Aether-1.5B-Agentic-core, developed by Jenil05, is a 1.54 billion parameter language model built on the Qwen-2.5 Instruct blueprint. It is uniquely designed to function as a core routing hub and tool-execution engine for multi-agent orchestration frameworks like CrewAI, LangChain, and AutoGen. This model addresses a critical gap by providing localized, low-latency deployment capabilities without compromising structural integrity during code output.

Key Capabilities

  • Deterministic Structured Layouts: Guarantees valid, clean, and parseable JSON payload extractions, hardened against schema syntax decay.
  • Zero-Dialogue Overhead: Stripped of non-operational text, it directly targets raw arguments, reducing execution latency and token costs.
  • Strict Data-Type Preservation: Accurately correlates natural text variables into explicit system-level parameters (e.g., int, boolean, array).
  • Optimized for API Schemas: Attention heads are specifically fine-tuned for API schemas, bridging architectural gaps in code output.

Training & Performance

The model was fine-tuned using Parameter-Efficient Fine-Tuning (PEFT) with Unsloth, employing 4-bit QLoRA targeting the complete attention mechanism.
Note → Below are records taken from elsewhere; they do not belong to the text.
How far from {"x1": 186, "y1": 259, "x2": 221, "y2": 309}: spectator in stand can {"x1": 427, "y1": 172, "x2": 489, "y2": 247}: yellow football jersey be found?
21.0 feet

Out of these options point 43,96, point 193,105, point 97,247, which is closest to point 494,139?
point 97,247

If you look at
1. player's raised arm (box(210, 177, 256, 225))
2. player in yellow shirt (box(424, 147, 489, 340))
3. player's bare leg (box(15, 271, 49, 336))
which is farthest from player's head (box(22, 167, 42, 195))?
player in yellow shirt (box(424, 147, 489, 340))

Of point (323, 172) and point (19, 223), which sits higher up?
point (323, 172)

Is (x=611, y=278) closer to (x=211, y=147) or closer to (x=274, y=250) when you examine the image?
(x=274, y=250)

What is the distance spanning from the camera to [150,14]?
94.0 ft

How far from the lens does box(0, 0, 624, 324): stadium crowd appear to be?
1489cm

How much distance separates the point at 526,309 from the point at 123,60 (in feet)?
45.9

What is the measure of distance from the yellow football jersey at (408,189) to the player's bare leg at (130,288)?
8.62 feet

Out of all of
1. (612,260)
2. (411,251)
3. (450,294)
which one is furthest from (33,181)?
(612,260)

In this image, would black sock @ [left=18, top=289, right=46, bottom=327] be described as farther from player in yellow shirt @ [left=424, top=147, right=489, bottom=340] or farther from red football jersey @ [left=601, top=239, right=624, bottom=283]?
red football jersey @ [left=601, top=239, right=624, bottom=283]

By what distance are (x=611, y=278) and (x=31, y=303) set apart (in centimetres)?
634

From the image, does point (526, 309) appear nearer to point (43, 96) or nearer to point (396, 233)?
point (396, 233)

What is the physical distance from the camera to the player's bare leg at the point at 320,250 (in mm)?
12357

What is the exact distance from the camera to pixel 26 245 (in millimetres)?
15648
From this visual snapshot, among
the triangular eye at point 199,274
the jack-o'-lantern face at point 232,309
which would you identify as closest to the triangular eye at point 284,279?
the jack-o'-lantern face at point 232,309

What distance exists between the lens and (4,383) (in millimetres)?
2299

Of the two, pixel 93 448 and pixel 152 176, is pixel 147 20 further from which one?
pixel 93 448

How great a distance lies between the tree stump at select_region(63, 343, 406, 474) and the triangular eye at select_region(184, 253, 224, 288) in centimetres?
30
It was exclusively conditioned on high-fidelity multi-turn function invocation layouts from NousResearch/hermes-function-calling-v1. The final model is merged into 16-bit float (fp16), eliminating adapter latency overhead and requiring approximately 3.5 GB of VRAM, making it highly accessible for consumer hardware.

Good For

  • Autonomous multi-agent orchestration frameworks requiring reliable tool-calling.
  • Applications needing deterministic JSON-schema parsing and argument extraction.
  • Edge deployments where low-latency and efficient resource usage are critical.
  • Scenarios where small language models typically struggle with code parameter handling and syntax integrity.